### Action item
Copy every line below precisely as it appears.

### Source material

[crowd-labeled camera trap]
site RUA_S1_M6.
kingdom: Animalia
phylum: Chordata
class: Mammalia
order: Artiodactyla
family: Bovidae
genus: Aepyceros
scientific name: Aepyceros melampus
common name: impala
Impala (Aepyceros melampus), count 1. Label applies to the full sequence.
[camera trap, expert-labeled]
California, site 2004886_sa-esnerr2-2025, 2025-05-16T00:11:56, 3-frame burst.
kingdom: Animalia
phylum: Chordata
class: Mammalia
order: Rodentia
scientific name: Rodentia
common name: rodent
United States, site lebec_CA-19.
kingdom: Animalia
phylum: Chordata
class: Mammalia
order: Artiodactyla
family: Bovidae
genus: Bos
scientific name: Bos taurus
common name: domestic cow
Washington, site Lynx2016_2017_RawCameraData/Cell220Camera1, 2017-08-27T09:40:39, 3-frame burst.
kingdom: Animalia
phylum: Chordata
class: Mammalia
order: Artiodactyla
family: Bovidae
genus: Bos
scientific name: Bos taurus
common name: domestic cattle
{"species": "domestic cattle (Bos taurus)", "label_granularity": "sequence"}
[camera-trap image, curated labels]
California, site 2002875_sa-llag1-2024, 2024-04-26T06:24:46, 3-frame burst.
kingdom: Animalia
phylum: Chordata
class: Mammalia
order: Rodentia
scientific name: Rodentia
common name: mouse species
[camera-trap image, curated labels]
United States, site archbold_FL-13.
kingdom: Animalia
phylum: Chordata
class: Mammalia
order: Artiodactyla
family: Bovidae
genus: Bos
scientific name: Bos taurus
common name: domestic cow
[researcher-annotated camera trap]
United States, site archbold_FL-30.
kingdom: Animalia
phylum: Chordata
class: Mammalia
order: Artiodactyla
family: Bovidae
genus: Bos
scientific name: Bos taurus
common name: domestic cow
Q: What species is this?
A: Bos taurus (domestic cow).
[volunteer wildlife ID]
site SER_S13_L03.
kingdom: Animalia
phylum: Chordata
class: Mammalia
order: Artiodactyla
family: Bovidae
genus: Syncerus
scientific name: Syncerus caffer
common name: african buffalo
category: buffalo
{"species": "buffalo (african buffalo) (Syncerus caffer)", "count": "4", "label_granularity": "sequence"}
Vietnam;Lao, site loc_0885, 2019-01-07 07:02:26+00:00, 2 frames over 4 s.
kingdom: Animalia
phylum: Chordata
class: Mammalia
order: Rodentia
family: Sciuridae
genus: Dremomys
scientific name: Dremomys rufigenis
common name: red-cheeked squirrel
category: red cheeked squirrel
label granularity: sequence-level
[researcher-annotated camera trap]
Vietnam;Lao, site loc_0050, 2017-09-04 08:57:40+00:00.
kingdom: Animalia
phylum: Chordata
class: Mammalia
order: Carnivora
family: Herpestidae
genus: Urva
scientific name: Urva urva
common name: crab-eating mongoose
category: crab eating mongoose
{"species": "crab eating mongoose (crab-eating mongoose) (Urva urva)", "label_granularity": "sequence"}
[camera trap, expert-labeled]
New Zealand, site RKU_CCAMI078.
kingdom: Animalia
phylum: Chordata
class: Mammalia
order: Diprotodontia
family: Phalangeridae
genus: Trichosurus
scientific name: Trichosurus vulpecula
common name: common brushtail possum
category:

### Task solution
[crowd-labeled camera trap]
site RUA_S1_M6.
kingdom: Animalia
phylum: Chordata
class: Mammalia
order: Artiodactyla
family: Bovidae
genus: Aepyceros
scientific name: Aepyceros melampus
common name: impala
Impala (Aepyceros melampus), count 1. Label applies to the full sequence.
[camera trap, expert-labeled]
California, site 2004886_sa-esnerr2-2025, 2025-05-16T00:11:56, 3-frame burst.
kingdom: Animalia
phylum: Chordata
class: Mammalia
order: Rodentia
scientific name: Rodentia
common name: rodent
United States, site lebec_CA-19.
kingdom: Animalia
phylum: Chordata
class: Mammalia
order: Artiodactyla
family: Bovidae
genus: Bos
scientific name: Bos taurus
common name: domestic cow
Washington, site Lynx2016_2017_RawCameraData/Cell220Camera1, 2017-08-27T09:40:39, 3-frame burst.
kingdom: Animalia
phylum: Chordata
class: Mammalia
order: Artiodactyla
family: Bovidae
genus: Bos
scientific name: Bos taurus
common name: domestic cattle
{"species": "domestic cattle (Bos taurus)", "label_granularity": "sequence"}
[camera-trap image, curated labels]
California, site 2002875_sa-llag1-2024, 2024-04-26T06:24:46, 3-frame burst.
kingdom: Animalia
phylum: Chordata
class: Mammalia
order: Rodentia
scientific name: Rodentia
common name: mouse species
[camera-trap image, curated labels]
United States, site archbold_FL-13.
kingdom: Animalia
phylum: Chordata
class: Mammalia
order: Artiodactyla
family: Bovidae
genus: Bos
scientific name: Bos taurus
common name: domestic cow
[researcher-annotated camera trap]
United States, site archbold_FL-30.
kingdom: Animalia
phylum: Chordata
class: Mammalia
order: Artiodactyla
family: Bovidae
genus: Bos
scientific name: Bos taurus
common name: domestic cow
Q: What species is this?
A: Bos taurus (domestic cow).
[volunteer wildlife ID]
site SER_S13_L03.
kingdom: Animalia
phylum: Chordata
class: Mammalia
order: Artiodactyla
family: Bovidae
genus: Syncerus
scientific name: Syncerus caffer
common name: african buffalo
category: buffalo
{"species": "buffalo (african buffalo) (Syncerus caffer)", "count": "4", "label_granularity": "sequence"}
Vietnam;Lao, site loc_0885, 2019-01-07 07:02:26+00:00, 2 frames over 4 s.
kingdom: Animalia
phylum: Chordata
class: Mammalia
order: Rodentia
family: Sciuridae
genus: Dremomys
scientific name: Dremomys rufigenis
common name: red-cheeked squirrel
category: red cheeked squirrel
label granularity: sequence-level
[researcher-annotated camera trap]
Vietnam;Lao, site loc_0050, 2017-09-04 08:57:40+00:00.
kingdom: Animalia
phylum: Chordata
class: Mammalia
order: Carnivora
family: Herpestidae
genus: Urva
scientific name: Urva urva
common name: crab-eating mongoose
category: crab eating mongoose
{"species": "crab eating mongoose (crab-eating mongoose) (Urva urva)", "label_granularity": "sequence"}
[camera trap, expert-labeled]
New Zealand, site RKU_CCAMI078.
kingdom: Animalia
phylum: Chordata
class: Mammalia
order: Diprotodontia
family: Phalangeridae
genus: Trichosurus
scientific name: Trichosurus vulpecula
common name: common brushtail possum
category:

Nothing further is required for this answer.